Blumhouse are practically built from the ground up to work with smaller budget enterprises. They know how this goes. When everyone is throwing their weight behind that one mega game that takes 8 years and 50 million to complete- Blumhouse are going to ride off their name alone in order to push 5 low budget indie-sized horror games a year and people are going to flock to it for name recognition alone! I won't pretend that anyone could do this, Blumhouse has a name synonymous with horror, but the pattern is what I want to highlight. Horror fans do not have a high barrier of quality. They made Hello Neighbour a popular franchise and that hardly crosses the bar to climb out of the 'tech demo' territory! It's not about quality, it's about consistency.

And to be clear, Blumhouse's line-up doesn't look all that ambitious. Because they are working with publishing these games from small otherwise indie groups. That gets these small teams names out there and it builds the brand- everyone wins! Right now the only one they've got out is a game called 'Fear the Spotlight' that looks like a 90's stylised puzzle horror that gives me vague Resident Evil vibes for some reason. Maybe it's the PS1 Graphics with that font for their text boxes. You know the type, too big with colour tints. They know their audience. And of course they do- it's a passion project. And you know what? The game is reviewing well, people are liking it- perhaps making this game Blumhouse's most positively received product for a hot minute- but that's neither here nor there.

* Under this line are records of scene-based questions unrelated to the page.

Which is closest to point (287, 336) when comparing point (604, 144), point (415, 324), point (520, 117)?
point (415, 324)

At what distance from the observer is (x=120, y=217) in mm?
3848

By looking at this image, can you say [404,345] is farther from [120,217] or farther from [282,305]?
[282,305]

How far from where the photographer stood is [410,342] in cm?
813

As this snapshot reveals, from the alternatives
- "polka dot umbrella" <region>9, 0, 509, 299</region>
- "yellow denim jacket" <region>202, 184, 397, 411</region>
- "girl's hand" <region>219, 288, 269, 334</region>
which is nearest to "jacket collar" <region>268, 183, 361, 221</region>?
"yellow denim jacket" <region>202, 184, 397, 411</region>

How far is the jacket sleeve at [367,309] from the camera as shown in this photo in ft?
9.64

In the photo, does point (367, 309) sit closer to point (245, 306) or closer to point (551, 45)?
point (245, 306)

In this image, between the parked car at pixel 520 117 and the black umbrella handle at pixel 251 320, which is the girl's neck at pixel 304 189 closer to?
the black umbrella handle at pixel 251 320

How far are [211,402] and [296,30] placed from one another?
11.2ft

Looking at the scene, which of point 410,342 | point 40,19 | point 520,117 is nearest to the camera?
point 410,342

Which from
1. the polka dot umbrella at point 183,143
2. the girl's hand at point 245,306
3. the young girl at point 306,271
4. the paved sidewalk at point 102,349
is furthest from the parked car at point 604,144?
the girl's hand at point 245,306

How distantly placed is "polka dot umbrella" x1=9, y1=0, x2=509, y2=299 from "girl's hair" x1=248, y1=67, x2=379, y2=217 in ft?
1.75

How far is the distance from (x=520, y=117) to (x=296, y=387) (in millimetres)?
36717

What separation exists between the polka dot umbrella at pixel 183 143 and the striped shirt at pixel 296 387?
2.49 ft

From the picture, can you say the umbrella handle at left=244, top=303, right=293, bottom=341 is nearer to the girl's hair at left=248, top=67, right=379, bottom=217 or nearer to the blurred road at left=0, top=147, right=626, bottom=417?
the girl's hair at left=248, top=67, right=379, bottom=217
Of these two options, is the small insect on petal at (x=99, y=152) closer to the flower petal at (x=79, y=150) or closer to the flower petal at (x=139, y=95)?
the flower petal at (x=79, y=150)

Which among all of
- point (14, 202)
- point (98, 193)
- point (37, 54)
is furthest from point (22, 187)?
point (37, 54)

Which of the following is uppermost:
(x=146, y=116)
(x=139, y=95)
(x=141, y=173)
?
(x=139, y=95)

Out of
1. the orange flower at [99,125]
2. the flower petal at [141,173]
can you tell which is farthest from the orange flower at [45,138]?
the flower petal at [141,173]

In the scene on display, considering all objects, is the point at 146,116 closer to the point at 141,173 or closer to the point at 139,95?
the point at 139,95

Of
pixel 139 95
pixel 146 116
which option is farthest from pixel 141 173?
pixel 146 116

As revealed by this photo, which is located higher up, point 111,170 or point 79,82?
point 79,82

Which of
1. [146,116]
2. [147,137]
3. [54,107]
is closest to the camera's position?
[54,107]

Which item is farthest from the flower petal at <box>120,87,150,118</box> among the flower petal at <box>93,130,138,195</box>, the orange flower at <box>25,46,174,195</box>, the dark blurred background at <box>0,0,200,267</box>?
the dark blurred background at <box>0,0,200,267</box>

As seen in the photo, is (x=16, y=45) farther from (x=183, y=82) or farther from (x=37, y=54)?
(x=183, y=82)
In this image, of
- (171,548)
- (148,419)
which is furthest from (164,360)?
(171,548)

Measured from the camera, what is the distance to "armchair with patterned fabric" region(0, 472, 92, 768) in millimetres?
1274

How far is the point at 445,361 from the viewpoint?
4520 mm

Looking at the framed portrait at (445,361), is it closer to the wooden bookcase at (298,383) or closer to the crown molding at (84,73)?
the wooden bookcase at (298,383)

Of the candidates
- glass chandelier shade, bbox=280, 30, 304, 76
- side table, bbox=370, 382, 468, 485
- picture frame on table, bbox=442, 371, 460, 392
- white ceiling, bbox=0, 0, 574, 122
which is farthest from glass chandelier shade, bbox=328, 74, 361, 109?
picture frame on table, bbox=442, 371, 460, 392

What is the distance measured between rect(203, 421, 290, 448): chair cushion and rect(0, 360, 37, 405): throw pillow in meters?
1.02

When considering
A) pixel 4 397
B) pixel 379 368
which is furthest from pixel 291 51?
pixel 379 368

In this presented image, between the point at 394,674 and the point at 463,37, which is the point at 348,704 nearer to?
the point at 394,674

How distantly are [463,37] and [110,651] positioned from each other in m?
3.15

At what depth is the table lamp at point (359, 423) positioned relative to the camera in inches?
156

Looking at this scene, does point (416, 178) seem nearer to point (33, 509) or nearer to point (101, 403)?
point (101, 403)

I'll admit to being sceptical when I first heard this announced. There are enough small indie horror games out there to drown out the Pacific Ocean but... upon review, I realised that in itself- indie horror is a gateway into the industry for a lot of creators. Sure a lot of it is going to be shovel ware, but some of it is going to be really clever and ingenious little takes on relatively small scale games that deserve the platform to elevate what could be a budding career. Having a studio dedicated to highlighting some of the best of these indies and getting them on a platform is like watering the grass-routes knowing the backbone it will go on to support. I don't know if that is what Blumhouse was considering with this venture, but I respect it under that light.

Now will I actually play their games? It depends. I don't mind a small indie game here and there, depending on if it fits my sensibilities, but at the very least I'll have a catalogue of some of the best to shift through- similar with Devolver Digital. And who knows, maybe we'll end up getting a new wave of ingenuity pulsing through the horror industry that will finally move us on from everyone trying to copy PT. It was years ago and I personally think that formula officially died when Ubisoft stole it for the dream sequence of Watch_Dogs Legion's Bloodlines- I'm serious by the way, they literally took that entire hallway and replicated it for no reason and thought we wouldn't notice. Most didn't. I did. We need new inspirations.